* TASK DESCRIPTION
For this exercise, output the entries below exactly from the line that holds "Martha Rules: 10" to the line that holds "Libros de segunda", both ends included. No pictures belong in the copy.

* Crawled caption data
----
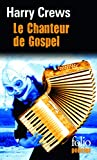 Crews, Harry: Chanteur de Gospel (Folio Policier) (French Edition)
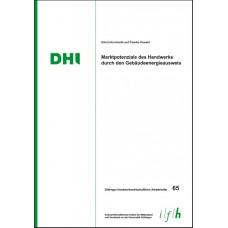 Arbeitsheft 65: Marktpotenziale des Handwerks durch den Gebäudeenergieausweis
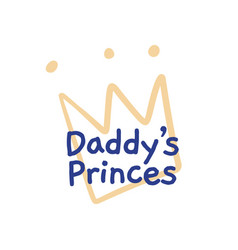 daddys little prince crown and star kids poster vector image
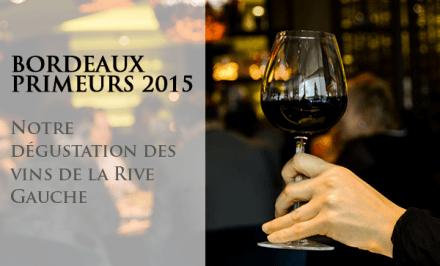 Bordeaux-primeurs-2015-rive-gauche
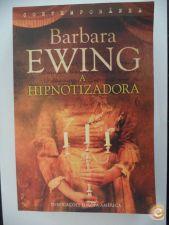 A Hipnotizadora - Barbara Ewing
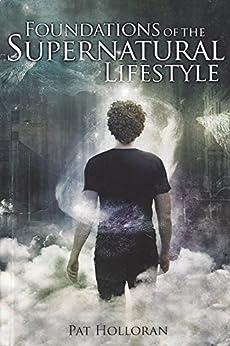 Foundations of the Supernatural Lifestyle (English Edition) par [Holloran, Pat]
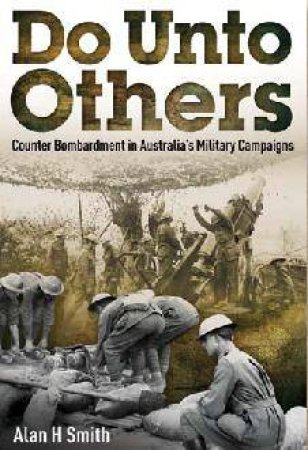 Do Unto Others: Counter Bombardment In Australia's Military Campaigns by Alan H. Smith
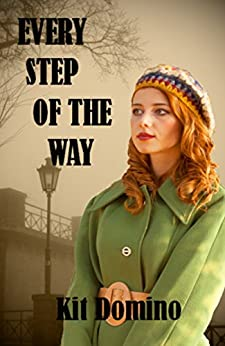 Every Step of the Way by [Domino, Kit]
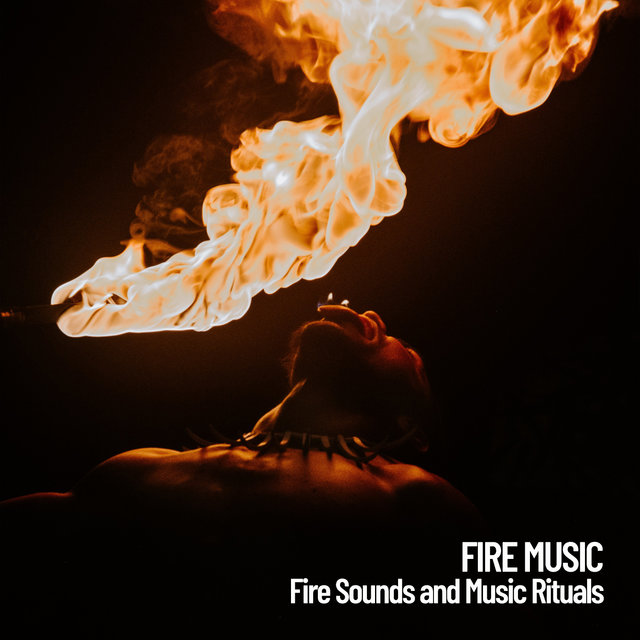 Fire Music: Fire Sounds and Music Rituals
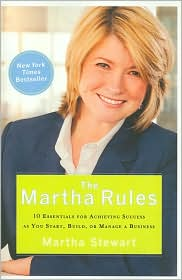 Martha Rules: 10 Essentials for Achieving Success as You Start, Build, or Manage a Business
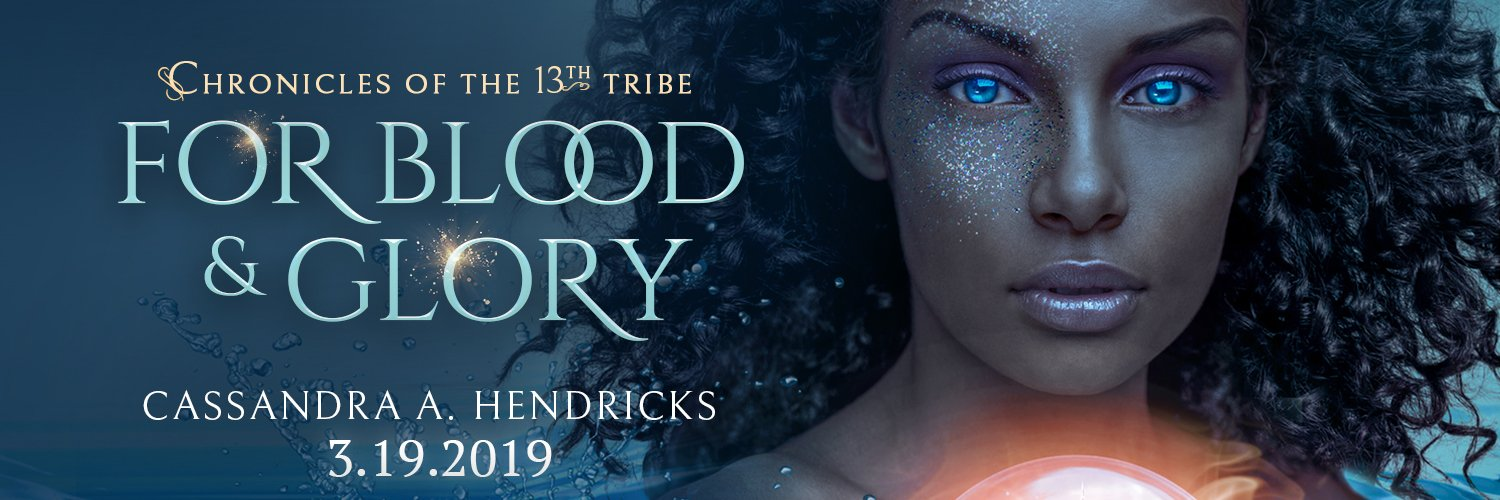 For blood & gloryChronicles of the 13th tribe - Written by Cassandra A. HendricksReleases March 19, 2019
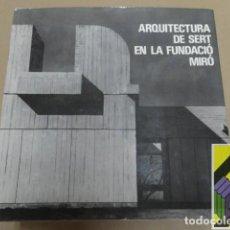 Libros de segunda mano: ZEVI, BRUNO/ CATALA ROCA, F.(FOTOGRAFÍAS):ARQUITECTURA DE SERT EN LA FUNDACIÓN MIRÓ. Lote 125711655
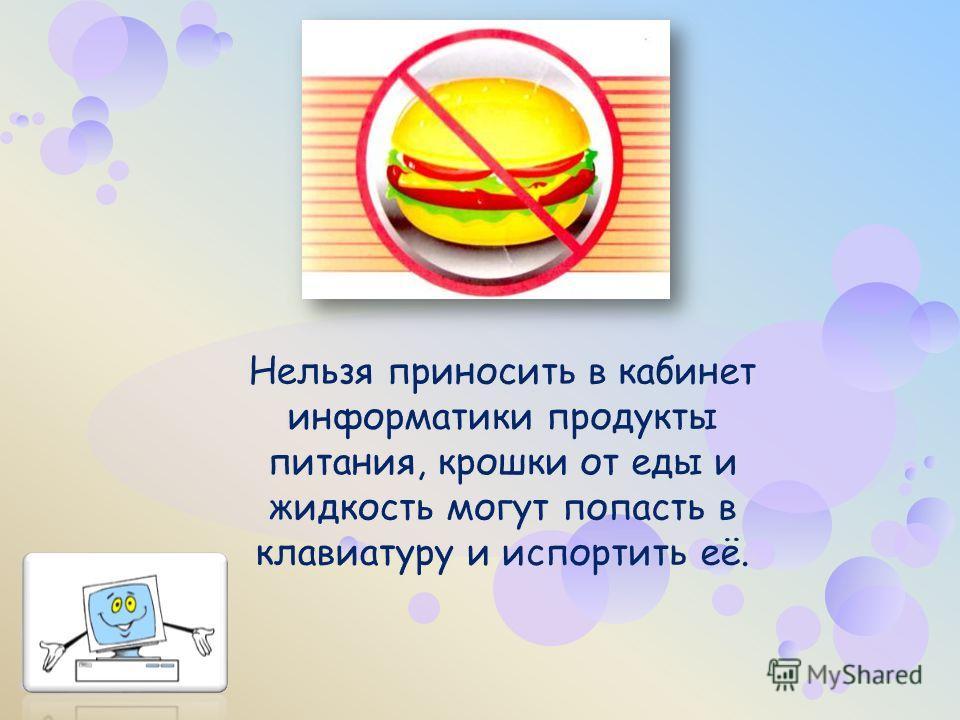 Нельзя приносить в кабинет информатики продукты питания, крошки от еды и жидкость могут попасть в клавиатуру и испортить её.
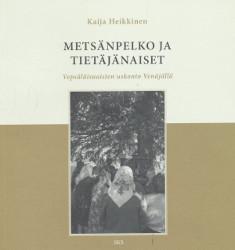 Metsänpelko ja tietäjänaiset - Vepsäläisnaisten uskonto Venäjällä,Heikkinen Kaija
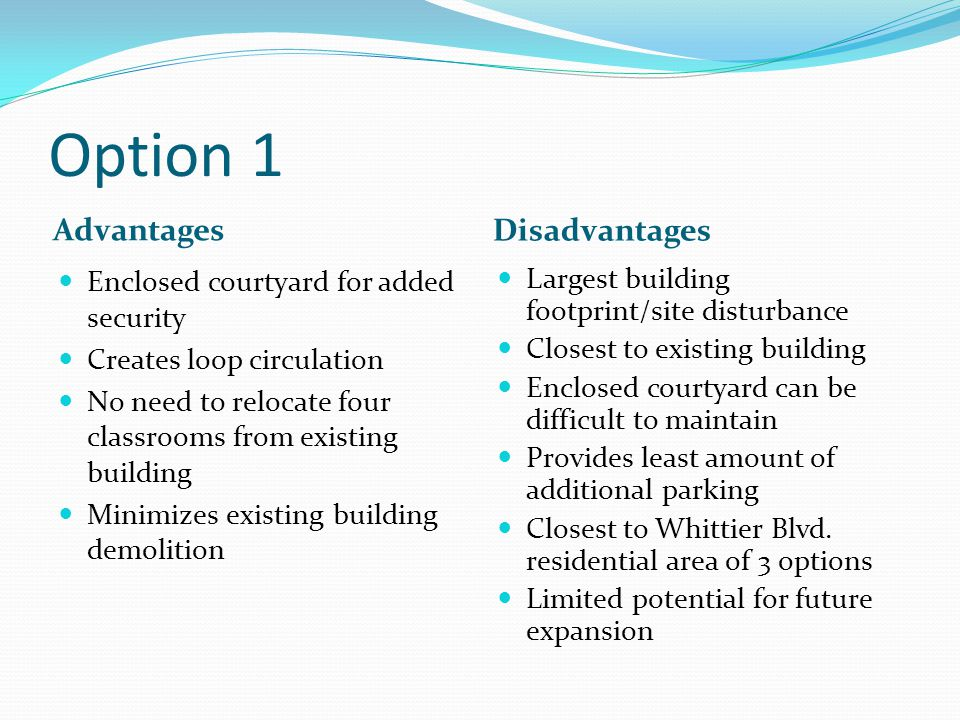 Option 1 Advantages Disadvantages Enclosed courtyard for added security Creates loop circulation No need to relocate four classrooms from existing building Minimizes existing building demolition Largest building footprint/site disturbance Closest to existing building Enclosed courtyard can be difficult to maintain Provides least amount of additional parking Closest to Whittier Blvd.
----
* SOLUTION FOR THIS PROBLEM
 Martha Rules: 10 Essentials for Achieving Success as You Start, Build, or Manage a Business
 For blood & gloryChronicles of the 13th tribe - Written by Cassandra A. HendricksReleases March 19, 2019
 Libros de segunda mano: ZEVI, BRUNO/ CATALA ROCA, F.(FOTOGRAFÍAS):ARQUITECTURA DE SERT EN LA FUNDACIÓN MIRÓ. Lote 125711655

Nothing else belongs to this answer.